Assembling the exhibition from artwork and photographs, left in Susan’s house and from friends, was a labour of love for Sarah. ‘I said at her funeral there should be a celebration of her work and extraordinary life,’ she said.
More than anything, she wished to highlight the public art, so she organised a bus tour in early May which proved joyfully nostalgic and ended with a cheerful coincidence.

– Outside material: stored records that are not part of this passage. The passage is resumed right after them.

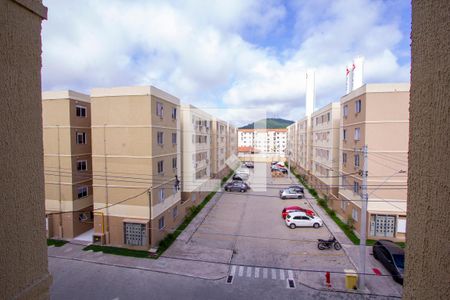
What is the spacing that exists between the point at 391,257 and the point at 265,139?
6417cm

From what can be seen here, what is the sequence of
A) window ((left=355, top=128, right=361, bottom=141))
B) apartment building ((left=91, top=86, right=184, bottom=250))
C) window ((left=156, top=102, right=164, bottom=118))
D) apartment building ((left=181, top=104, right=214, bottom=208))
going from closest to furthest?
apartment building ((left=91, top=86, right=184, bottom=250))
window ((left=156, top=102, right=164, bottom=118))
window ((left=355, top=128, right=361, bottom=141))
apartment building ((left=181, top=104, right=214, bottom=208))

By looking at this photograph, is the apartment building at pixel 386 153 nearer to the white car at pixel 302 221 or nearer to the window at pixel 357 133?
the window at pixel 357 133

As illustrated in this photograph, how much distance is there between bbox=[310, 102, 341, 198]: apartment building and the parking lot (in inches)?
113

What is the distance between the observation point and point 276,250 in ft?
43.9

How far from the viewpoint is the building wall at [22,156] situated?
1390mm

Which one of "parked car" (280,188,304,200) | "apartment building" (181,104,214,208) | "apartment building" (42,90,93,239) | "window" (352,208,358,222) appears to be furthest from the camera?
"parked car" (280,188,304,200)

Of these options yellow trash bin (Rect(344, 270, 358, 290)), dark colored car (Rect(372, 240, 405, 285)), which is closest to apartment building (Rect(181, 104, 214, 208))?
yellow trash bin (Rect(344, 270, 358, 290))

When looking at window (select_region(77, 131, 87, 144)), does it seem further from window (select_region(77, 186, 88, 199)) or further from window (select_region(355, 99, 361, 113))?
window (select_region(355, 99, 361, 113))

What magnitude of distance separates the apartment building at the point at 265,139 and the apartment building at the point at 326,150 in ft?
145

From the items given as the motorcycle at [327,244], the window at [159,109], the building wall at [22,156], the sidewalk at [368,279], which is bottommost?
the sidewalk at [368,279]

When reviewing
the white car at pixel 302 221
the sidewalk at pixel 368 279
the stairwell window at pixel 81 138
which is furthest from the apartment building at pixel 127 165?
the white car at pixel 302 221

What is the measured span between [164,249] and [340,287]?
860 centimetres

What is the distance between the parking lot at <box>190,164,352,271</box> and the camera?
39.9 feet

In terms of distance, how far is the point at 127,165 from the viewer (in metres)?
13.1
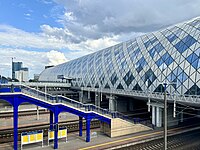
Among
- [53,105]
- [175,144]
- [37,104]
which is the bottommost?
[175,144]

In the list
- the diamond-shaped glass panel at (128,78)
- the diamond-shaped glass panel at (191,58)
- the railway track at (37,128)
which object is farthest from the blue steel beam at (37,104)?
the diamond-shaped glass panel at (128,78)

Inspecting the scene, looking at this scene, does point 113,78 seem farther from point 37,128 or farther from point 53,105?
point 53,105

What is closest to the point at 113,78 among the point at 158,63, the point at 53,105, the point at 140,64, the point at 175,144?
the point at 140,64

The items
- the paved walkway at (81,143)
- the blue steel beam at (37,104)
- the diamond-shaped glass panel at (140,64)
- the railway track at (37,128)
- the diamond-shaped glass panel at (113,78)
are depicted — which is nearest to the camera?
the blue steel beam at (37,104)

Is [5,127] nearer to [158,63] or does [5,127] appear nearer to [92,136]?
[92,136]

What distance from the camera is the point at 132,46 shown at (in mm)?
59344

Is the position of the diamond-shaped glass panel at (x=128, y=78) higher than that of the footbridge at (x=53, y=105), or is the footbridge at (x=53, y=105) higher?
the diamond-shaped glass panel at (x=128, y=78)

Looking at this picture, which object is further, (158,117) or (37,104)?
(158,117)

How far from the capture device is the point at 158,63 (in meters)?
43.3

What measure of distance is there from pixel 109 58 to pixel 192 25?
2884 cm

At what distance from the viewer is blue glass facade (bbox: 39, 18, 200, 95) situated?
36.4 m

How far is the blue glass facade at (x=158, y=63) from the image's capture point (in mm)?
36438

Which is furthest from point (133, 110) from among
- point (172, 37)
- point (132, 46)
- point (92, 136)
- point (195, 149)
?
point (195, 149)

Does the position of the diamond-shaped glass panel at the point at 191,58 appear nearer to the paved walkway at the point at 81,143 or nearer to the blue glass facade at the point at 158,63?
the blue glass facade at the point at 158,63
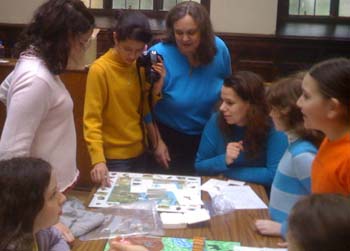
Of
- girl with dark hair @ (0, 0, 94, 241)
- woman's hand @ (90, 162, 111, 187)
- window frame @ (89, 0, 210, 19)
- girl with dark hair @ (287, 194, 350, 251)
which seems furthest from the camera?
window frame @ (89, 0, 210, 19)

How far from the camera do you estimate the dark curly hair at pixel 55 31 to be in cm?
172

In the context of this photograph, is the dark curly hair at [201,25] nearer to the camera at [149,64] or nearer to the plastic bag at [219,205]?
the camera at [149,64]

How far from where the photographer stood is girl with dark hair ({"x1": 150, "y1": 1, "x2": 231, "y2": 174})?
96.7 inches

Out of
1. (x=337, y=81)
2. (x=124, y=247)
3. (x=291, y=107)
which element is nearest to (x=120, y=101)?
(x=291, y=107)

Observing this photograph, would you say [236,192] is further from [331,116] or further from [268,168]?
[331,116]

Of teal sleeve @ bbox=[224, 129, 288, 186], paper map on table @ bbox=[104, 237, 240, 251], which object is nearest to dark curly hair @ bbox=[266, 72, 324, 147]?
teal sleeve @ bbox=[224, 129, 288, 186]

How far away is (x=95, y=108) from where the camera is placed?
227 cm

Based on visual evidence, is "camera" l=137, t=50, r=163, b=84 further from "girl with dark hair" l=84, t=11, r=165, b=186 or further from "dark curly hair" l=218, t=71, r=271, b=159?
"dark curly hair" l=218, t=71, r=271, b=159

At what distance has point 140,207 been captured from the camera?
1.91 metres

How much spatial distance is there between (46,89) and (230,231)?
2.41 ft

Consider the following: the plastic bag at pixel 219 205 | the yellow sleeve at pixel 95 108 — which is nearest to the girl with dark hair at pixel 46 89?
the yellow sleeve at pixel 95 108

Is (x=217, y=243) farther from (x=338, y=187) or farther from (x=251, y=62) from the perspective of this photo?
(x=251, y=62)

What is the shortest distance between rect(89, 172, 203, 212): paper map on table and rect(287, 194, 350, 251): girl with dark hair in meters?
0.82

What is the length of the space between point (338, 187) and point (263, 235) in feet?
1.10
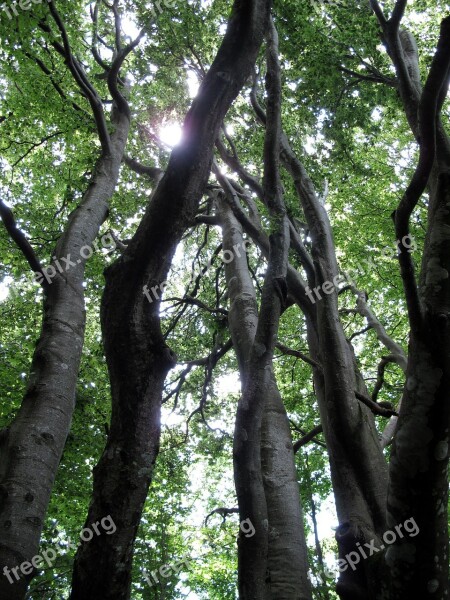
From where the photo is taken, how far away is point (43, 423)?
406 cm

The small tour group travelled from Ballydehob to Crookhaven, stopping along the way to pose with the Mermaid under 12-Arch Bridge, the Dancer and Fiddler at the old dance platform in Lowertown, the Harrington Memorial in honour of the Fenian Michael Harrington in Goleen, and the Marconi, in memory of the pioneer of radio communications, at Galley Cove. During lunch the group listened to a 1996 RTÉ Radio interview with Susan about her mermaid in Ballydehob. In the interview she thanked retired farmer Jim Fuller for repairing her chisels as they had become blunted from the old nails embedded deep in the old chestnut tree trunk she was carving.
It was then that one of the group revealed that Jim was still very much alive, well, and being looked after in Schull Community Hospital, exactly where the group had planned to visit on their way back east. Susan’s last days were spent there, and her Stone Head had been gifted by her friends to the hospital in thanks for their excellent care. Upon arrival, Sarah told the director of nursing about the radio interview. To everyone’s delight Jim joined the group in the garden where they replayed the recording for him.
He spoke about the problem he had when sharpening her tools. When he volunteered for the task, he assumed she was using flat bladed chisels, but they were sculptor’s gouges with a curved blade and much trickier to grind. He found a way to get the job done and she was able to carry on carving.
Regarding mermaids, Jim shared with the group the old saying: ‘Not Enough Fish to Fry – Not Enough Women to Love.’
Susan O’Toole’s retrospective exhibition in Ballydehob Arts Museum is open to visitors during the Ballydehob Maritime and Folk Festival from June 14th to 16th, and throughout the summer when the tourist office is open.